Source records
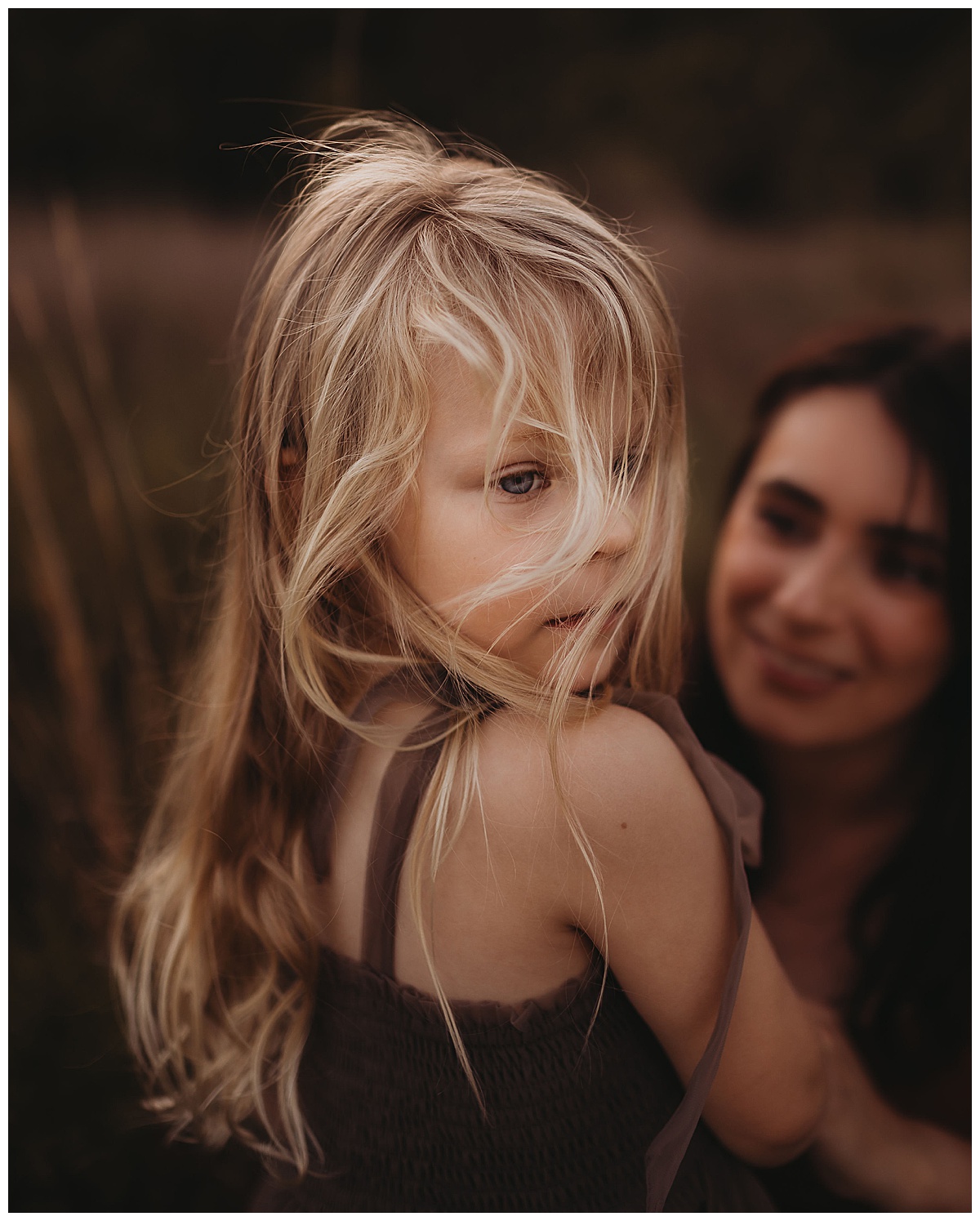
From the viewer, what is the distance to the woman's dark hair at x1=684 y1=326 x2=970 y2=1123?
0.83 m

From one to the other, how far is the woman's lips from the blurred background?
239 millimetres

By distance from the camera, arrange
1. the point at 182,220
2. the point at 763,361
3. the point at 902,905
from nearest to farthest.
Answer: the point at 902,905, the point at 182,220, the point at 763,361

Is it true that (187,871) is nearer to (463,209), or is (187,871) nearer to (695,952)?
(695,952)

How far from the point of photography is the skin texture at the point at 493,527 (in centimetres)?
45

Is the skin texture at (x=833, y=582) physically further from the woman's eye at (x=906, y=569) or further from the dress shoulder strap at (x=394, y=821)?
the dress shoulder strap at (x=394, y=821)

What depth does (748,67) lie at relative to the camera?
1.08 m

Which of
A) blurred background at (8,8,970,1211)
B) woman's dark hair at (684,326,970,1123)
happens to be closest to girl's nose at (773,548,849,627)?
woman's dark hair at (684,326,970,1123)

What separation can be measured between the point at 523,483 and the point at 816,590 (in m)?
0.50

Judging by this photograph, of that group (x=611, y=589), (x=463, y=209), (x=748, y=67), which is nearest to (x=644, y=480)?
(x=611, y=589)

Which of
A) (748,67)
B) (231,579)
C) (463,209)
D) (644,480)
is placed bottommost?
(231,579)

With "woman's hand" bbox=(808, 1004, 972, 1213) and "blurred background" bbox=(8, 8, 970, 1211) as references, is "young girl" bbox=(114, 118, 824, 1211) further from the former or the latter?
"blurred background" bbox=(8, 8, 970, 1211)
---
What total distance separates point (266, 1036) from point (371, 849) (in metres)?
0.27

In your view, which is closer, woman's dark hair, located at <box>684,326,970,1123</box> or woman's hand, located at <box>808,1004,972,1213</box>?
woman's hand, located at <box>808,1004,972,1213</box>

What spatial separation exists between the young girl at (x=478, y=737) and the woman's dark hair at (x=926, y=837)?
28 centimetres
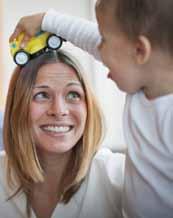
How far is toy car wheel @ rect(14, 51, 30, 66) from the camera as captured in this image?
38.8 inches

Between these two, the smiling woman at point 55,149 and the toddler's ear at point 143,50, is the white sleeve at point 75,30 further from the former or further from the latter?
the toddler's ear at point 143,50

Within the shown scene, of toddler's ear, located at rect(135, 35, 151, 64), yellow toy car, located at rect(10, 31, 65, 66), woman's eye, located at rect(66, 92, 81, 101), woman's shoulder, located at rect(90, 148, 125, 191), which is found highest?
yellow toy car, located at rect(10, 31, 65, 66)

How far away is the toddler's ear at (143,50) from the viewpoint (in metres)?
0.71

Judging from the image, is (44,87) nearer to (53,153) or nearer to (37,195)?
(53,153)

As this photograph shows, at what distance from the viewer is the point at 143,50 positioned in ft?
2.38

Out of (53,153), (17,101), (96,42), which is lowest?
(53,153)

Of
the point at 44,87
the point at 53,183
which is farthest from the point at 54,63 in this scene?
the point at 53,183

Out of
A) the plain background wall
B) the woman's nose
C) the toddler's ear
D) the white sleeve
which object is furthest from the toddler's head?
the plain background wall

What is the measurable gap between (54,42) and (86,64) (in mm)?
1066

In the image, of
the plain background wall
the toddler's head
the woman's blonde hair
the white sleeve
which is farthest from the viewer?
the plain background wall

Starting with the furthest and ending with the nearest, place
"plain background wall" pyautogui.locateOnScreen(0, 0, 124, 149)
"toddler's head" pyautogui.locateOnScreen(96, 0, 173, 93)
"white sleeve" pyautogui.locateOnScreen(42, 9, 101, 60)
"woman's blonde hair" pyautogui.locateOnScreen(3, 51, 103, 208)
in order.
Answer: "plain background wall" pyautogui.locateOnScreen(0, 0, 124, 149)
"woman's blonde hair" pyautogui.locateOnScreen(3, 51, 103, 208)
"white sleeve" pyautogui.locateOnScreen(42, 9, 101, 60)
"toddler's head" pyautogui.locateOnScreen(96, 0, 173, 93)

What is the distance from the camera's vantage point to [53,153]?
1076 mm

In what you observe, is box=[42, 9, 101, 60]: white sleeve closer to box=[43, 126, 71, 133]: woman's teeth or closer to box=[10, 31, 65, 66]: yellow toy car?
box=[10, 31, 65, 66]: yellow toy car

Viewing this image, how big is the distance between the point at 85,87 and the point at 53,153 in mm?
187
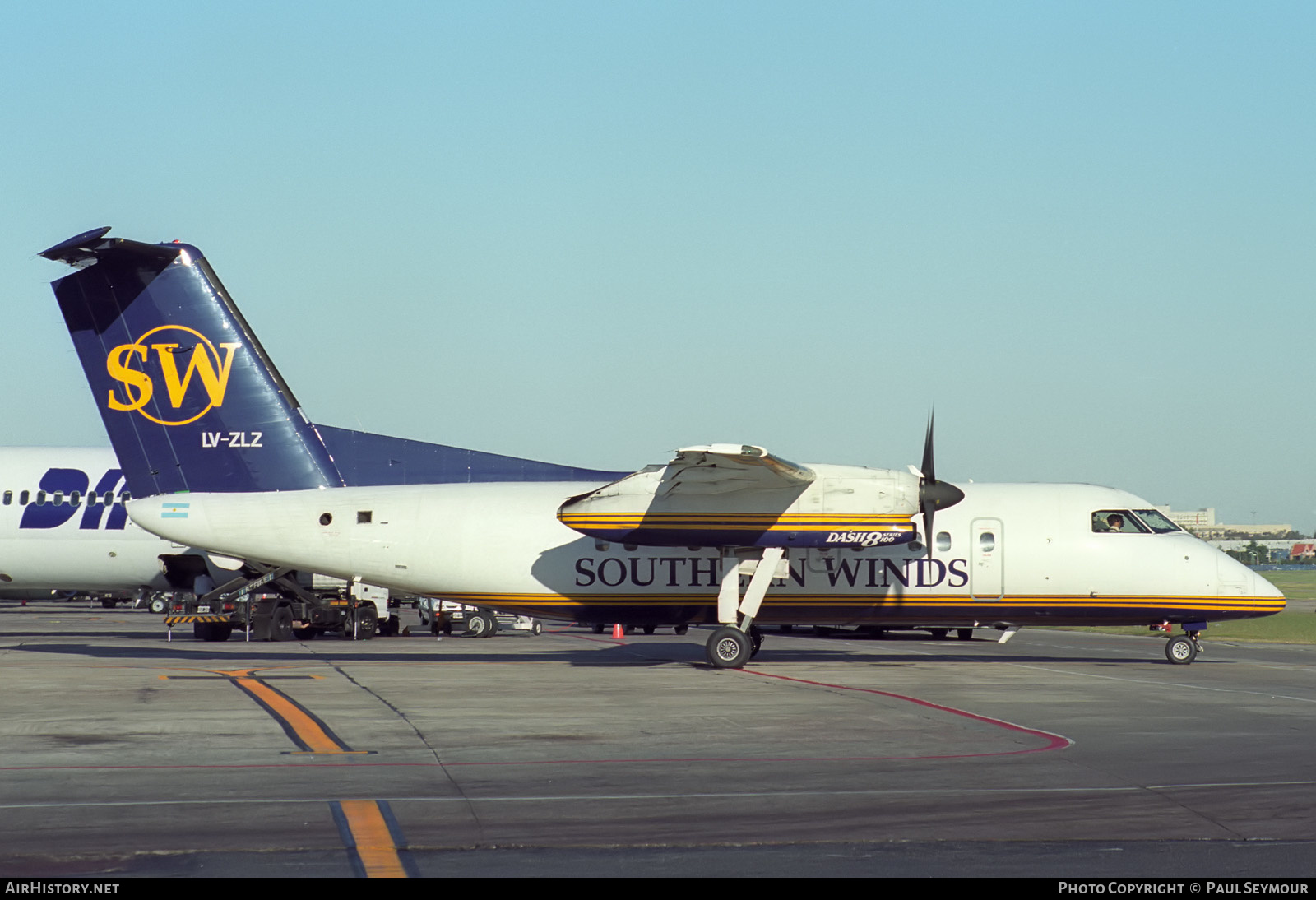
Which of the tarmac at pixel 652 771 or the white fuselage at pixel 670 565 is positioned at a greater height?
...
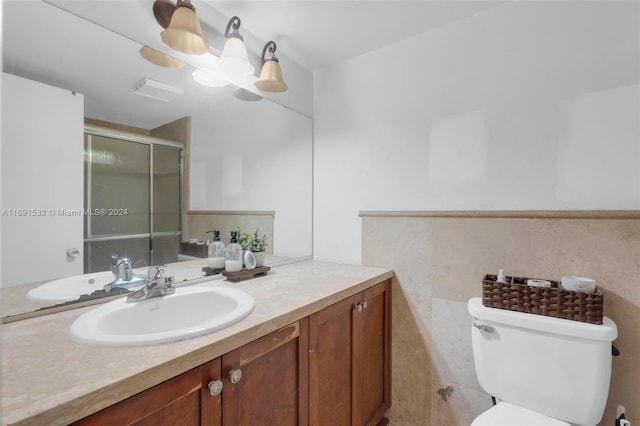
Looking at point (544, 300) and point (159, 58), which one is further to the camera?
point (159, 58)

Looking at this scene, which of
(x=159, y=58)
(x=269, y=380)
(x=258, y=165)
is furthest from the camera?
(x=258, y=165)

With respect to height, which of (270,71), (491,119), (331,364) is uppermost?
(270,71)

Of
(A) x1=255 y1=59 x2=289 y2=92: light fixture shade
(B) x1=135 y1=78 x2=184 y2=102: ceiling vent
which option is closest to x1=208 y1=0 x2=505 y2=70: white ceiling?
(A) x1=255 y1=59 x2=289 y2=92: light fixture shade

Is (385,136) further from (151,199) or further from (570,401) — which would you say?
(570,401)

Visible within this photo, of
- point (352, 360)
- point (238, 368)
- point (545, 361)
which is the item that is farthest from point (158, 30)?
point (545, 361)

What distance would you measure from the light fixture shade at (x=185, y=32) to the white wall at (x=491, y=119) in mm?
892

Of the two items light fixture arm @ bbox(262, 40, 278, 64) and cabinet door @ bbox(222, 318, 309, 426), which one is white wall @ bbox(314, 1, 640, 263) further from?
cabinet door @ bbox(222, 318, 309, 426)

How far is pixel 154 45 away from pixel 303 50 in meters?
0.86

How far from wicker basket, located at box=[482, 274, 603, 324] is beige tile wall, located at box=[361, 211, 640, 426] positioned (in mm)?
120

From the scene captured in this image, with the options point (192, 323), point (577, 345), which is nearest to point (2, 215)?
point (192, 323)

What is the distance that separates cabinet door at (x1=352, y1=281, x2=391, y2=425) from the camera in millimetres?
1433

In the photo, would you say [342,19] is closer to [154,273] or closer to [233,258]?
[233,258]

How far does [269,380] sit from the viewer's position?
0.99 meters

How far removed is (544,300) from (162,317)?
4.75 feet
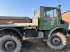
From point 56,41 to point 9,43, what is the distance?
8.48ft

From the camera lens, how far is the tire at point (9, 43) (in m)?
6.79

• **EXERCISE**: Count the lines in the rows above that contain the word "away", matching case exactly. Reply with the number alone.

• **RESULT OF THIS EXERCISE**: 2